## What the exercise asks
Rewrite every row below with each "boulder in rapids" changed to "rock in the rapids". Keep everything else the same.

## Records for the exercise
-------------------------
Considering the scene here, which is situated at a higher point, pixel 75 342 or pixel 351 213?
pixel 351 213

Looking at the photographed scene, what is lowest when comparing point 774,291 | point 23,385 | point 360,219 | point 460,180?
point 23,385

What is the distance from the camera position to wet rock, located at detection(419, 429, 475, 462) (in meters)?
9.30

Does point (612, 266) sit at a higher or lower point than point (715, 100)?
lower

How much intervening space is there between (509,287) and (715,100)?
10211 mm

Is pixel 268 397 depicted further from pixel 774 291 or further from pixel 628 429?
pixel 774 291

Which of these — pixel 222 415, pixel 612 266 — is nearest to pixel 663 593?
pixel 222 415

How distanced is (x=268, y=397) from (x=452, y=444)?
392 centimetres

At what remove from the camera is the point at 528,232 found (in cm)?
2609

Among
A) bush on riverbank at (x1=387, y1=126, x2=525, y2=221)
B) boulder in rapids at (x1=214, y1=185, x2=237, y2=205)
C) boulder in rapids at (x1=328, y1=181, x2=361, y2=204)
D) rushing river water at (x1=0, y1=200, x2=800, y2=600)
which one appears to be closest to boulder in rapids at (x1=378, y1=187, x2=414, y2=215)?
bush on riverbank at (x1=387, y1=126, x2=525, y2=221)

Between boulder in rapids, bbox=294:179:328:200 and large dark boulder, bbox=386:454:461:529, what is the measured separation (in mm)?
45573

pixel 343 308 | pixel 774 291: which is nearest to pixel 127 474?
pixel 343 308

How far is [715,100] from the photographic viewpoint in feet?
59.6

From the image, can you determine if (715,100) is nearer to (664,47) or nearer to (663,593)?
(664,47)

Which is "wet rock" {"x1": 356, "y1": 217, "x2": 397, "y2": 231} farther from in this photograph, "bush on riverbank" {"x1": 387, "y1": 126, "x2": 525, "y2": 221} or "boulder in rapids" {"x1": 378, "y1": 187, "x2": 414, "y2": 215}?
-------------------------
## The reply
Considering the scene here, which is situated at a higher point, pixel 75 342 or pixel 351 213?
pixel 351 213

Looking at the photographed scene, what is lowest when comparing point 774,291 | point 23,385 | point 360,219 | point 460,180?
point 23,385

What is the distance from the camera position to wet rock, located at detection(419, 429, 475, 462) (in meters)?
9.30

Does point (612, 266) sit at a higher or lower point than point (715, 100)?
lower

How much intervening space is there between (509,287) and (715,100)?
10211 mm

Is pixel 268 397 depicted further from pixel 774 291 or further from pixel 628 429?
pixel 774 291

Which of these — pixel 222 415, pixel 612 266 — is nearest to pixel 663 593?
pixel 222 415

How distanced is (x=268, y=397) from (x=452, y=444)?
392 centimetres

At what remove from the camera is the point at 528,232 found (in cm)?
2609

Among
A) bush on riverbank at (x1=387, y1=126, x2=525, y2=221)
B) rock in the rapids at (x1=214, y1=185, x2=237, y2=205)
C) rock in the rapids at (x1=328, y1=181, x2=361, y2=204)
D) rushing river water at (x1=0, y1=200, x2=800, y2=600)
which one appears to be closest to rock in the rapids at (x1=378, y1=187, x2=414, y2=215)?
bush on riverbank at (x1=387, y1=126, x2=525, y2=221)

Between rock in the rapids, bbox=294:179:328:200 and large dark boulder, bbox=386:454:461:529, what is the measured separation (in mm)?
45573

pixel 343 308 | pixel 774 291: which is nearest to pixel 127 474?
pixel 343 308

How far is [715,100] from the photographic viewpoint in feet?
59.6

From the image, can you determine if (715,100) is nearer to (664,47) or nearer to (663,593)?
(664,47)

Which is "wet rock" {"x1": 356, "y1": 217, "x2": 397, "y2": 231} farther from in this photograph, "bush on riverbank" {"x1": 387, "y1": 126, "x2": 525, "y2": 221} or "rock in the rapids" {"x1": 378, "y1": 187, "x2": 414, "y2": 215}?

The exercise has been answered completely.